I doubt that a quick and easy hardware solution, such as fuse swap will really do the trick if there has been a substantial change.  Perhaps the best hardware solution might be to put back one of the interconnects, or the speaker wire, s that the entire system is not cabled with the Audioquest stuff.

Speaker placement/toe-in changes that will make a substantial difference can be quite small and may even help with other aspects of performance.  This is the cheapest, and probably the best fix; if it doesn't work out, just undo the "fix."  I don't believe one needs to use the same cabling throughout, so swapping in one or two other cables to see if that is the fix is a good approach too; it will cost you nothing if you kept the old cables.  

The last thing would be spending money (although that can be fun anyway).  Power cord changes probably won't do the trick--good power cords tend to help with dynamics, clarity and sometimes soundstaging, but rarely fix brightness--but, then again, they are not likely to make the sound worse, so that it not so much a gamble.  

 

Are you doubting the magical properties of $600 fuses?  Even the ones whose conductor is made from fairy pubic hair?

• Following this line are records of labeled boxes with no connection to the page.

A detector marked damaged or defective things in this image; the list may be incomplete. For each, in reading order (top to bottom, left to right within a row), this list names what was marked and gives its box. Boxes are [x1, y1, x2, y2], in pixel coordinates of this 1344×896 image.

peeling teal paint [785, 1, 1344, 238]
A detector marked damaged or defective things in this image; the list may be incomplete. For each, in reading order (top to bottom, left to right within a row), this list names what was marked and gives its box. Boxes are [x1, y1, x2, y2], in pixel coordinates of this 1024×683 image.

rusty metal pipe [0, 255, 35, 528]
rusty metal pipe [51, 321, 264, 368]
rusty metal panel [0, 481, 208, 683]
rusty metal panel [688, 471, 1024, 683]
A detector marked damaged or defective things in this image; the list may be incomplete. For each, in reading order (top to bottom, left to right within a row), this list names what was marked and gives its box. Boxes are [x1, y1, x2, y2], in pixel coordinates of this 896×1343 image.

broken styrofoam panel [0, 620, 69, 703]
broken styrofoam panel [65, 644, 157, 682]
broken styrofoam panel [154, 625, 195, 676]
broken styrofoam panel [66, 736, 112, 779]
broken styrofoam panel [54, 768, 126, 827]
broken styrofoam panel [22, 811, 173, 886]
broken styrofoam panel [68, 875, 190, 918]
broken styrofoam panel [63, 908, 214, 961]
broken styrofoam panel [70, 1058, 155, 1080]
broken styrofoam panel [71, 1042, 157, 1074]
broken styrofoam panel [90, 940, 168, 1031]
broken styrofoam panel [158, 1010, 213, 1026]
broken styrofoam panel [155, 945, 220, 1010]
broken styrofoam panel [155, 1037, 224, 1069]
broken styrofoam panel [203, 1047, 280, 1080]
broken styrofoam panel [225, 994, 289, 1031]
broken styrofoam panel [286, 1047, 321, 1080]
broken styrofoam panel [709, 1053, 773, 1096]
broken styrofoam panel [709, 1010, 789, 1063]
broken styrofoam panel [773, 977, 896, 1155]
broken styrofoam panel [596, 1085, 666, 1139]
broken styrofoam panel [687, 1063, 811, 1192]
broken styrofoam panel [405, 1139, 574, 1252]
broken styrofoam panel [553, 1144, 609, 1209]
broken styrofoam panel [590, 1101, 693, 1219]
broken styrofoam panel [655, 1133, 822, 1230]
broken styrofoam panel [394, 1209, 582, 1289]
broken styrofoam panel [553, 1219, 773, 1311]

I know you are trying to compensate for a problem that only arose when you changed cables to the silver Audioquests.  That brightness (meaning comparatively lower levels of the frequencies below those that now sound bright) might also account for the clarity and increased dynamics so that taming the brightness may mean losing what has been gained.  If your older cables were somehow hiding a defect in another part of your system, then changing out the problem component could cure the problem.  It might not be easy finding the problem component(s). 

Compensating with cheap additions, like the fuse, may alter the balance, but I suspect that that effect would be quite subtle.  If the fuse was choking power availability to the amp such that it would grossly affect tonal balance, the amp would have to be quite inadequately designed.  That effect would also only be evident at high output levels where the amp is more likely to be starved.  This doesn't really explain why the problem was only revealed by the new cabling unless the speaker cables are forcing the amp to work harder.

You bought new cables to change the sound of your system, which they apparently accomplished.  Any change has a good chance of being negative or having some aspect of the change being negative.  Any substantial change means also tuning the overall system to balance various tradeoffs that come with a change.  That means doing the things, discussed above, like adjusting speaker/listening chair position.  I hope a simple fix, including the fuse experiment works; otherwise, you might just have to abandon the new cables.  Silver cabling can sound harsh or bright in some systems, and the really good silver cables that largely avoid this problem that I know of are very pricey (e.g., Audio Note silver cables).